Newer protocols and camera technology are pushing doses lower, with a target of 9 millisieverts or less for a growing share of labs.
After the Test
Once imaging is complete, the IV comes out and you can go home. There are no activity restrictions. Drink plenty of fluids for the rest of the day to help flush the tracer from your system; it’s essentially gone by the next morning. For the remainder of the day, try to keep some distance from young children and pregnant women as a precaution, since you’ll emit a very low level of radiation until the tracer clears.
Results are usually ready within a few days. Your doctor will contact you to discuss the findings and whether any follow-up testing or treatment changes are needed.

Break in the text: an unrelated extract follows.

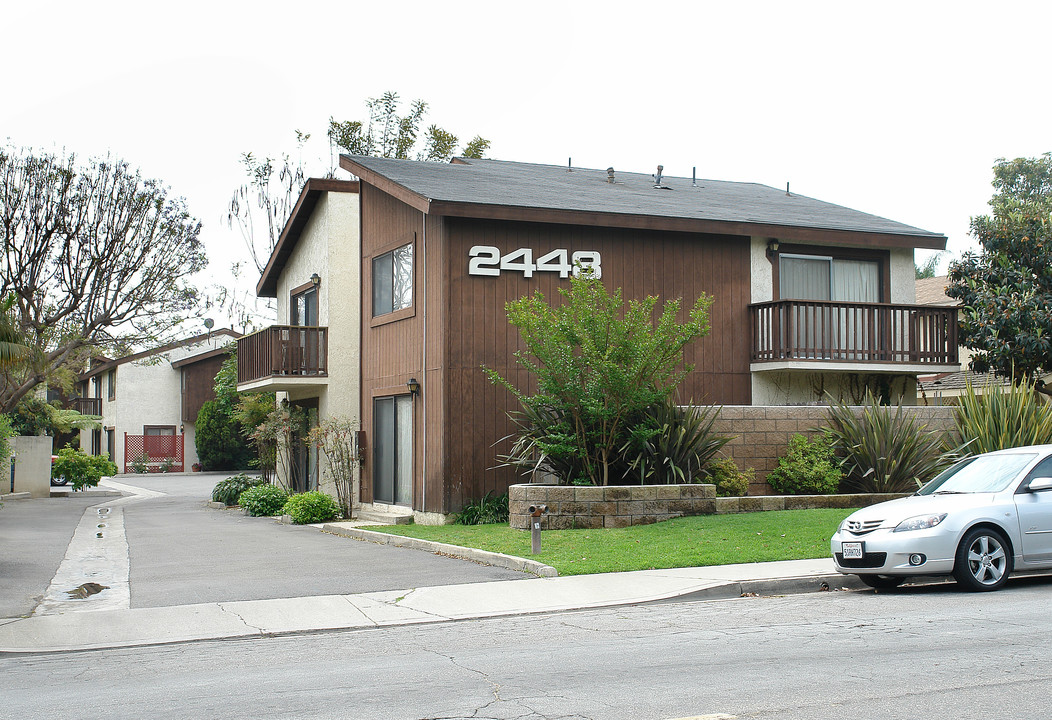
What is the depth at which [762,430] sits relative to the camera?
18125 millimetres

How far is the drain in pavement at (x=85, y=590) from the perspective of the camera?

Who Should Not Have the Test
The exercise portion of a nuclear stress test is not safe for everyone. Per American Heart Association guidelines, absolute contraindications to the treadmill component include a heart attack within the past two days, unstable chest pain that hasn’t been controlled with medication, uncontrolled heart failure, severe symptomatic aortic valve narrowing, acute inflammation of the heart muscle or its lining, and acute aortic dissection. For many of these patients, the pharmacological (medication-based) version of the test may still be an option, since it stresses the blood vessels rather than the whole cardiovascular system.
People with severe asthma or COPD may not be able to receive the standard vasodilator medications, since those drugs can trigger airway tightening. In those cases, an alternative medication that works by a different mechanism can sometimes be used instead.